** START GIVEN ENTRIES **
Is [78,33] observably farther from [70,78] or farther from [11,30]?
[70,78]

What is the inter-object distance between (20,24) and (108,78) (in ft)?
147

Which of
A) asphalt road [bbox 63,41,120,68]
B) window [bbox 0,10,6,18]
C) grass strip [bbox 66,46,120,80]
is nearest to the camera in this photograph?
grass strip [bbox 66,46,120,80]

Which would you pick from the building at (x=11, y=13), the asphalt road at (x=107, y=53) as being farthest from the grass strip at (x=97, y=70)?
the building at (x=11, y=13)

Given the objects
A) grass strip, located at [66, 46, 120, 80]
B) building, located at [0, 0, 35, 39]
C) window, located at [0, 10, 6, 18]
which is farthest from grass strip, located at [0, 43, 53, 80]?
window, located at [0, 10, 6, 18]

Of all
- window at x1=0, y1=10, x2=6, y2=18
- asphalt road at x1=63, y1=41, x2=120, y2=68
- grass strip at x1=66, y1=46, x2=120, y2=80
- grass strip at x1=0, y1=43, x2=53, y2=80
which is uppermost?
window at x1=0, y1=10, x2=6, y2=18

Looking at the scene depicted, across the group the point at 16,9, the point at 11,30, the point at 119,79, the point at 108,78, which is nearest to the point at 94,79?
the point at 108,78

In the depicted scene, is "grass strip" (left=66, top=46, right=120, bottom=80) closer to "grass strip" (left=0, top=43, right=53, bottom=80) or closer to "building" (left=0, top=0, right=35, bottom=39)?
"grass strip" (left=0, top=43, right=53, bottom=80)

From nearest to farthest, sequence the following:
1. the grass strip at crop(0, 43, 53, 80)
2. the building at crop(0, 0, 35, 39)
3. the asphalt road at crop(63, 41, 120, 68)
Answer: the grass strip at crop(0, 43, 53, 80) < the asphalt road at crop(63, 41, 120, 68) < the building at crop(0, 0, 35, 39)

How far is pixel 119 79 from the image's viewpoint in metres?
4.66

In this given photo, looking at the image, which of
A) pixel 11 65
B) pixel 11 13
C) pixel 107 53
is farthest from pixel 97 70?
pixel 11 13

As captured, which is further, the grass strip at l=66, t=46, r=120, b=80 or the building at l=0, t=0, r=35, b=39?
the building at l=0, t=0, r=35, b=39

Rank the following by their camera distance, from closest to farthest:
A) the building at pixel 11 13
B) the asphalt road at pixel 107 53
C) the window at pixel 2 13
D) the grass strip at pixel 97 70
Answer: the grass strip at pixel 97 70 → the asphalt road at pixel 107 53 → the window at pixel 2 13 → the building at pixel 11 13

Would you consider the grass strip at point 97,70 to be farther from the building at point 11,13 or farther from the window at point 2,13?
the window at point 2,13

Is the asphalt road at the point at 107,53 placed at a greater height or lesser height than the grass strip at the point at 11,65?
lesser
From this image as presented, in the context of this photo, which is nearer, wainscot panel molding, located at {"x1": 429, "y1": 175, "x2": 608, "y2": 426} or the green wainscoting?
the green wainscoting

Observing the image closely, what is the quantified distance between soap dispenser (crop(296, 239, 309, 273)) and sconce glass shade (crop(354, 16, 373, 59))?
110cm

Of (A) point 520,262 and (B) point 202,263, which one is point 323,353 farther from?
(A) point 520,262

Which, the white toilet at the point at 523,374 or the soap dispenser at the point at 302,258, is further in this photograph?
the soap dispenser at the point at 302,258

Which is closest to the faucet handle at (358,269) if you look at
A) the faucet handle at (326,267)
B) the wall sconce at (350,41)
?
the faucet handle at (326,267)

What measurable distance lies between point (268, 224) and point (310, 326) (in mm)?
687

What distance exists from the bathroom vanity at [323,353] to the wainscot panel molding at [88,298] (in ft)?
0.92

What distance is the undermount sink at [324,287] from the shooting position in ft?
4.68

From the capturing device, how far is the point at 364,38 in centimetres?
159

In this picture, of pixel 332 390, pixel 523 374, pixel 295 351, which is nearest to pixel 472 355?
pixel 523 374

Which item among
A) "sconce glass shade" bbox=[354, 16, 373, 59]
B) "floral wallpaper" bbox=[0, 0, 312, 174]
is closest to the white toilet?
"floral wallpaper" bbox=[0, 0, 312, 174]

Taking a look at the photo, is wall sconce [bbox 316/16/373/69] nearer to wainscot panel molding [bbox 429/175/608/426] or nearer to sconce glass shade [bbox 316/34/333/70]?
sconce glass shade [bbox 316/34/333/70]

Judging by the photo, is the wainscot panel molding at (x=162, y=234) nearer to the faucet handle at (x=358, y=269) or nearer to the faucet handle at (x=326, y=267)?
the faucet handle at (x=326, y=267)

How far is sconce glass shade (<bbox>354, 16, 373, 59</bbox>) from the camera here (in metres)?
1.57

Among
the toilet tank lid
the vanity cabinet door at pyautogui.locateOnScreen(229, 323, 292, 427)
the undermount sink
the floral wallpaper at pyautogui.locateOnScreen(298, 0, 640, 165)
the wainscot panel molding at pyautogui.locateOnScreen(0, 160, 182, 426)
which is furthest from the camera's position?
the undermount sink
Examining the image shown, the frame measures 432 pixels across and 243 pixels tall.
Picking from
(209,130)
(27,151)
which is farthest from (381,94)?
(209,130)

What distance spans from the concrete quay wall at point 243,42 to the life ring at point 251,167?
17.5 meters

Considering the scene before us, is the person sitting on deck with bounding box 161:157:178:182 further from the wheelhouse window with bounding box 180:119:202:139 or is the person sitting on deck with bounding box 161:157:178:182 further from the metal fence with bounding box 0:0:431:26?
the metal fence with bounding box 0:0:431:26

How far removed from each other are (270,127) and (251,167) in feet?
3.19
** END GIVEN ENTRIES **
## PROBLEM TO SOLVE
How many lines in the listing above contain the string "vanity", with case counting? Reply with the number alone.

## SOLUTION TO THIS PROBLEM
2